General characteristics
- Length: 85.88 m (281.8 ft) LOA
- Beam: 14.23 m (46.7 ft)
- Depth: 4.71 m (15.5 ft)
- Installed power: 1,898 brake horsepower (1,415 kW) 16-cylinder diesel engine by Mirrlees Blackstone
- Propulsion: single-screw
- Speed: 12 knots (22 km/h; 14 mph)

= MV Gardyloo =

MV Gardyloo was a specially designed sewage dumping vessel that operated from Leith, the port of Edinburgh, between 1978 and 1998. Prior to 1978, the city of Edinburgh's waste was discharged into the Forth from a series of eight outlets along the coastline, where it often washed back up on beaches and rocks. The vessel took her name from the word "gardyloo", which was historically used by the burghers of Edinburgh to warn passersby that they were about to dump waste water into the street below.

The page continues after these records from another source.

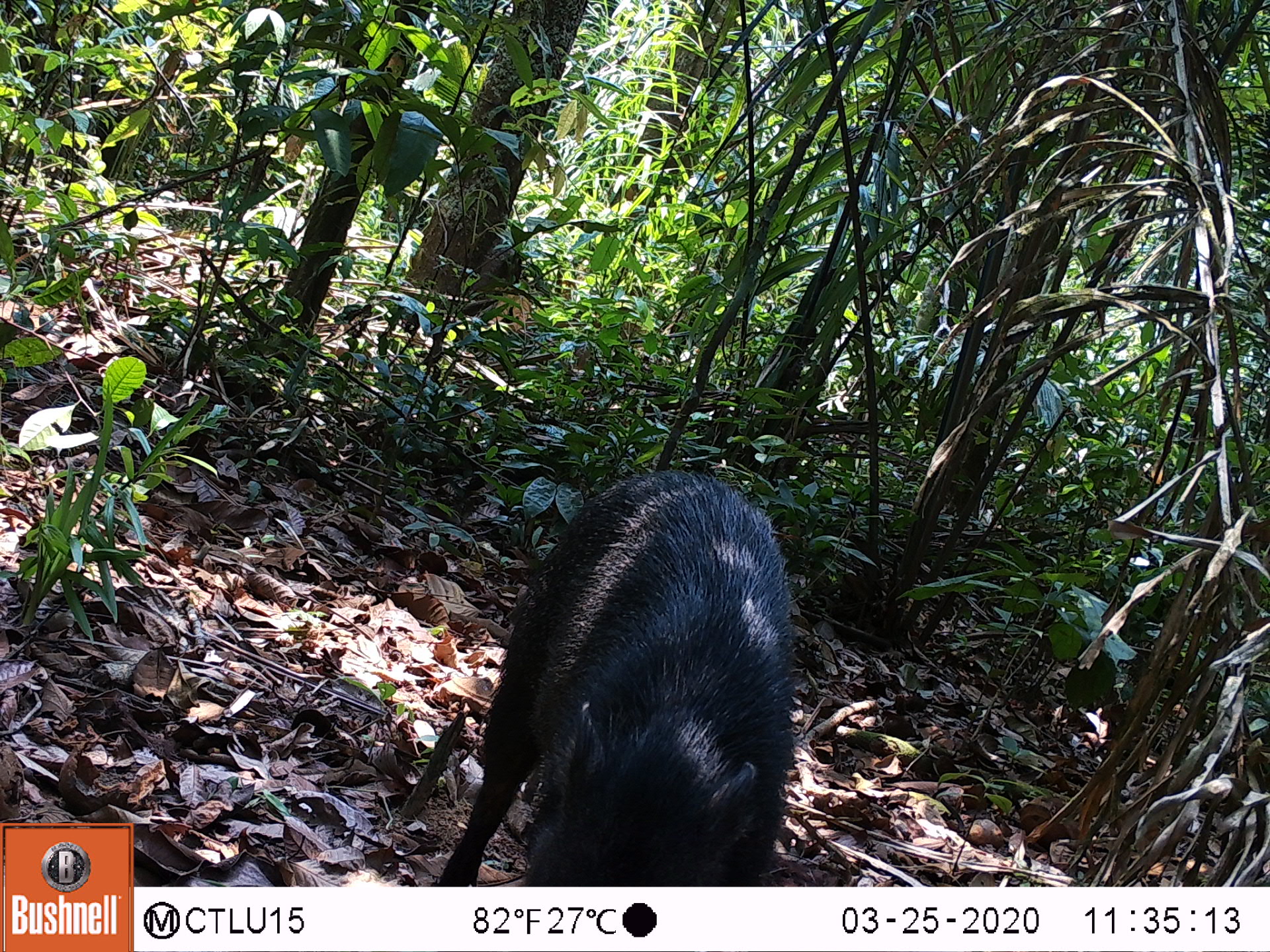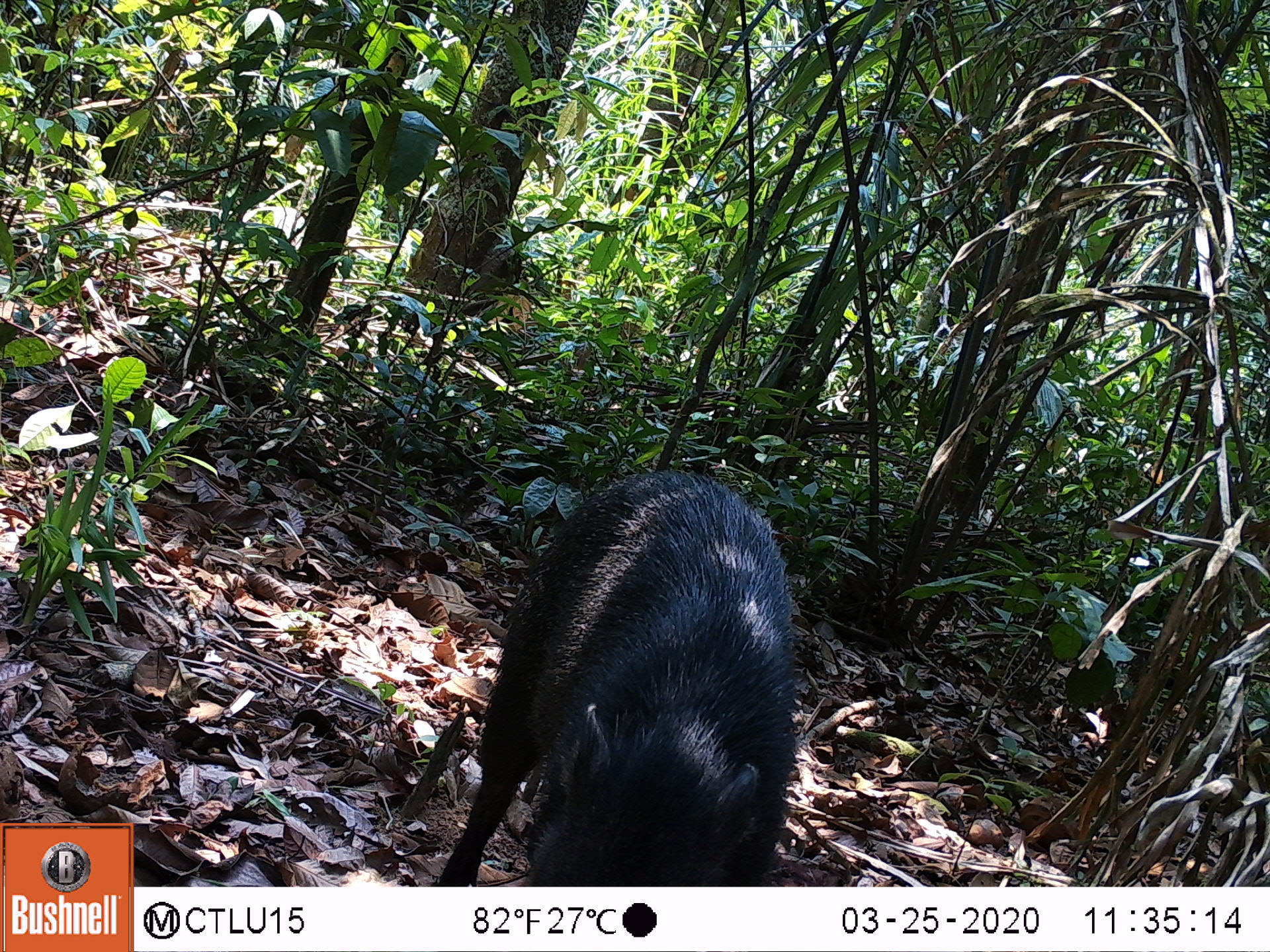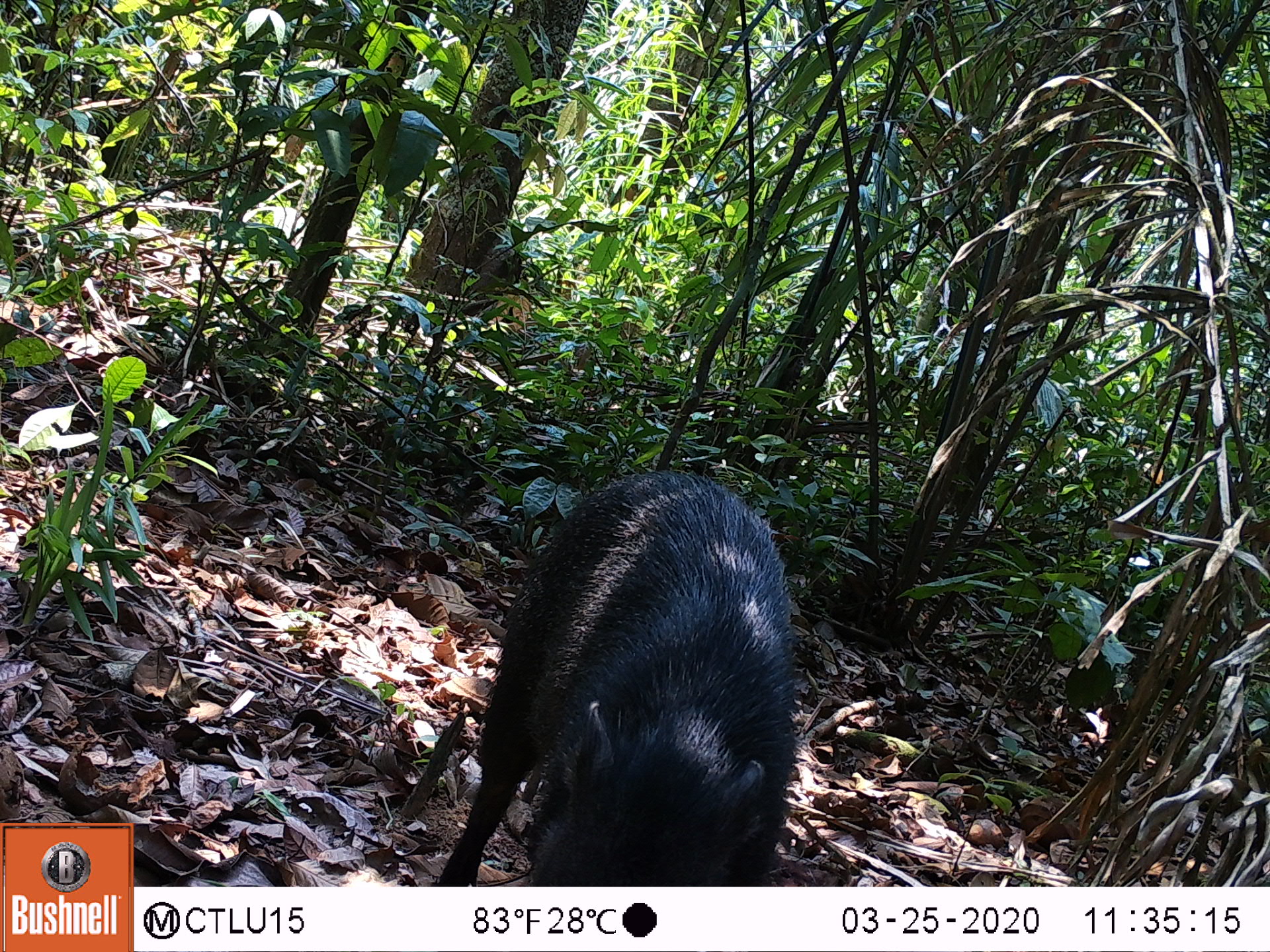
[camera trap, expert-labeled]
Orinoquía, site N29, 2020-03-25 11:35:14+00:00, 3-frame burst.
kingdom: Animalia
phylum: Chordata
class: Mammalia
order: Artiodactyla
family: Tayassuidae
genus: Pecari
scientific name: Pecari tajacu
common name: collared peccary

==Construction and description==
Built at a cost of £1.87 million by Ferguson Brothers in Port Glasgow, Gardyloos task was to remove Edinburgh's sludge waste for disposal in two spots in the North Sea. The ship was launched on 4 February 1976 and was registered as a British ship with Official Number 366470 on 29 August in the same year. Later Gardyloo was allocated IMO Number 7427180 as its permanent identity.

Gardyloo was 85.9 m LOA and (80.0 m LBP, with a beam of 14.23 m and depth of 4.71 m. She was propelled by a Mirrlees Blackstone 16-cylinder diesel engine, made at Stamford, Lincolnshire, driving a single screw. Developing 1898 bhp, it could propel the ship at 12 kn.

==Sewage service==
The ship did not go immediately into service from Leith, but was first chartered to Strathclyde Regional Council for a year from October 1976 as a replacement for their sludge vessel Shieldhall.

Beginning in 1978, Gardyloo made her sewage dumping trip up to three times a week, leaving Leith Docks at 8am to release her cargo at a spot close to the Bell Rock from May until October, and off St Abbs from October to May. She returned to Leith Docks around 6pm. In more than 2600 voyages, the MV Gardyloo dumped 8.5 million tonnes of sewage. The trip was open to the public, and during the 21 years of her operation, Gardyloo carried 6000 passengers.

This practice ceased at the end of 1998, when dumping was banned by the European Union's Urban Waste Water Treatment Directive, and Seafield Waste Water Treatment Works was extended to perform secondary treatment on the sewage, after which it went to a landfill site.

==Tanker service==
After being laid up at Hull, Gardyloo was sold to Unilink Group in London, then to Whittaker Tanker Co., and then to Delta Tank Shipping Ltd, who renamed her Delta Tank. In 2004, she was sold to the state shipping enterprise Azerbaijan Caspian Shipping of Baku. Since 2006, she has been managed by Meridian Shipping & Management LLC, Baku, as the water carrier Shollar.